Current Job Title:
Adjunct Faculty, Philosophy Department and Communications Department
Northwestern Michigan College
Describe your current job:
I am a proud instructor of Comparative Religion and English at Northwestern Michigan College. For the college I teach Eastern and Western Religions both face to face and online, as well as an introductory English composition course. Additionally, I work with the college’s International Student Service Learning Department to lead study abroad opportunities related to religion and culture, and religion in the public sphere. I’ve had the opportunity to take students to Ireland (2018 and an upcoming trip in 2020), and India (2018 and 2019).
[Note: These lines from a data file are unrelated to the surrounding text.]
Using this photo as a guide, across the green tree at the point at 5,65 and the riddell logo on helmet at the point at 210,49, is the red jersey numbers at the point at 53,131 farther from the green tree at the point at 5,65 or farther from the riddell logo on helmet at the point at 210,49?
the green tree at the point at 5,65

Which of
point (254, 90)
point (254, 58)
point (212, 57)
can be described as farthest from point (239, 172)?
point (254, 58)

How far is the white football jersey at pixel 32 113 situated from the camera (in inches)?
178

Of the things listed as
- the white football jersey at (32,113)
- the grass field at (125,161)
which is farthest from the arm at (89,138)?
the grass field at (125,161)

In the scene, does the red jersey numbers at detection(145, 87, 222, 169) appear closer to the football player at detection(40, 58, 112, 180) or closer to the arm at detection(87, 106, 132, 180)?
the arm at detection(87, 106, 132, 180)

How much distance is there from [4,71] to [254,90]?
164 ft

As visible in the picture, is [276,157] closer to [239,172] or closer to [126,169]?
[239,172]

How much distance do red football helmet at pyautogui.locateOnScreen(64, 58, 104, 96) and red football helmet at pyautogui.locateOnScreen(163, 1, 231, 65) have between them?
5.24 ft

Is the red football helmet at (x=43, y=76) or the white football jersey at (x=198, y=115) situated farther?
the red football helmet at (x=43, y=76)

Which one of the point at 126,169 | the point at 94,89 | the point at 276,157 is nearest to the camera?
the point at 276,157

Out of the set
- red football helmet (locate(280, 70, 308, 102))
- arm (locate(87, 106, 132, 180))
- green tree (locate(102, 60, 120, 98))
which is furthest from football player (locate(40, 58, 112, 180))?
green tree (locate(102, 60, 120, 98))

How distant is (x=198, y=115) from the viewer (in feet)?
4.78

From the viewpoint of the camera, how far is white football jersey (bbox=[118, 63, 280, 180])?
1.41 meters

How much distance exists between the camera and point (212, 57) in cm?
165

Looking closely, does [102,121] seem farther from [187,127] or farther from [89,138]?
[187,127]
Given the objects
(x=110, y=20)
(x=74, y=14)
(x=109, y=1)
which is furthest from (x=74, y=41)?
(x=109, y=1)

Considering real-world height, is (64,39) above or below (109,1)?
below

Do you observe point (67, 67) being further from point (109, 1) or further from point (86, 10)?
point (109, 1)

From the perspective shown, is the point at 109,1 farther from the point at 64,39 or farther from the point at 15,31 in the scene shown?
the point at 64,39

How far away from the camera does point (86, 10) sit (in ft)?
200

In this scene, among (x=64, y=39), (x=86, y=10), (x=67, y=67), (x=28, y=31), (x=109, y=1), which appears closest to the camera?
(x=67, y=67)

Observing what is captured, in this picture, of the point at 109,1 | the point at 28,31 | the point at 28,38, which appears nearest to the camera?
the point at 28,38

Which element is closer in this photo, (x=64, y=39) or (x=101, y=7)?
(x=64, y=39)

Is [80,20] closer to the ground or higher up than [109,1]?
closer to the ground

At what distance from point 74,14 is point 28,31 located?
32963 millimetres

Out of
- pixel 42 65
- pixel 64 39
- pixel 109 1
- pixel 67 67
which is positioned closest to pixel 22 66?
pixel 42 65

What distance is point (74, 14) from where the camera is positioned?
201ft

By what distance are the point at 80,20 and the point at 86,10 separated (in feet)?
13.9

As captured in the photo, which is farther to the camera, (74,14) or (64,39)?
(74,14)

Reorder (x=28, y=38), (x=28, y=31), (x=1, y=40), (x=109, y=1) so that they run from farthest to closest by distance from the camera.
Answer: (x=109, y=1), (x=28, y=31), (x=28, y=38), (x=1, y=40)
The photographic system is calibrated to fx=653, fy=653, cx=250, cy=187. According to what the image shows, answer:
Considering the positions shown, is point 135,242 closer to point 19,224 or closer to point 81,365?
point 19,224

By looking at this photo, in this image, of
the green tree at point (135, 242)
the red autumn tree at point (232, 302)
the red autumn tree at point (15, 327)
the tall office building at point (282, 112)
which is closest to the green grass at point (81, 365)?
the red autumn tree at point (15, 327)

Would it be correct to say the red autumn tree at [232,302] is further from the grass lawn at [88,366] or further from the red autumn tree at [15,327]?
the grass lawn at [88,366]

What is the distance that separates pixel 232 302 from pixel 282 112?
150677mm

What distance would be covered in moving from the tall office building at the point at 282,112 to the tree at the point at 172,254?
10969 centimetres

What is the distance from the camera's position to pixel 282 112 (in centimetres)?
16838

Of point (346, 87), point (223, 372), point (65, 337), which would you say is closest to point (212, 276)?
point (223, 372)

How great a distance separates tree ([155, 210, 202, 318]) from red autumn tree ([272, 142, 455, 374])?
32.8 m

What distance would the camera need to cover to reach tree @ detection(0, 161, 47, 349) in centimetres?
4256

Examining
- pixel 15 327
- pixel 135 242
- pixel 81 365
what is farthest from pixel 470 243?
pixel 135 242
I also serve as the faculty advisor for the Global Citizenship and Religion student group, and have participated in the 2015 and 2018 Parliament of the Worlds Religion.
What is the most rewarding and the most challenging part of your job?
The most rewarding part of my job is equally the most challenging. I am passionate about providing the opportunity for my students to learn about and experience the incredible variety of diverse religious perspectives that exist. This can be difficult in Northern Michigan. I am fortunate to have had the strong foundation provided by WMU’s Comparative Religion Department in undergrad and graduate school to prepare me to be resourceful and creative in this regard. Several things make this all worthwhile and beyond rewarding: the moment when a student “gets” a challenging concept, when a student recognizes the importance of understanding the ways in which individuals orient differently relative to religion, or when they elevate the importance of a knowledge base in Comparative Religion as vital to responsible and productive global citizenship.
What experiences impacted the choice of your career path?
I was fortunate to have studied with legends in my field. When I was at WMU as an undergrad and as a graduate student, the Comparative Religion department boasted the best and the brightest. The personal attention and investment that they made in us as students made us who we are today. Through exceptional classroom experiences and opportunities to engage outside the classroom, we were provided with the knowledge base and real world interactions that encouraged us to be the best we could be.
What advice do you have for others pursuing a career similar to yours?
Enroll in WMU’s Comparative Religion Department!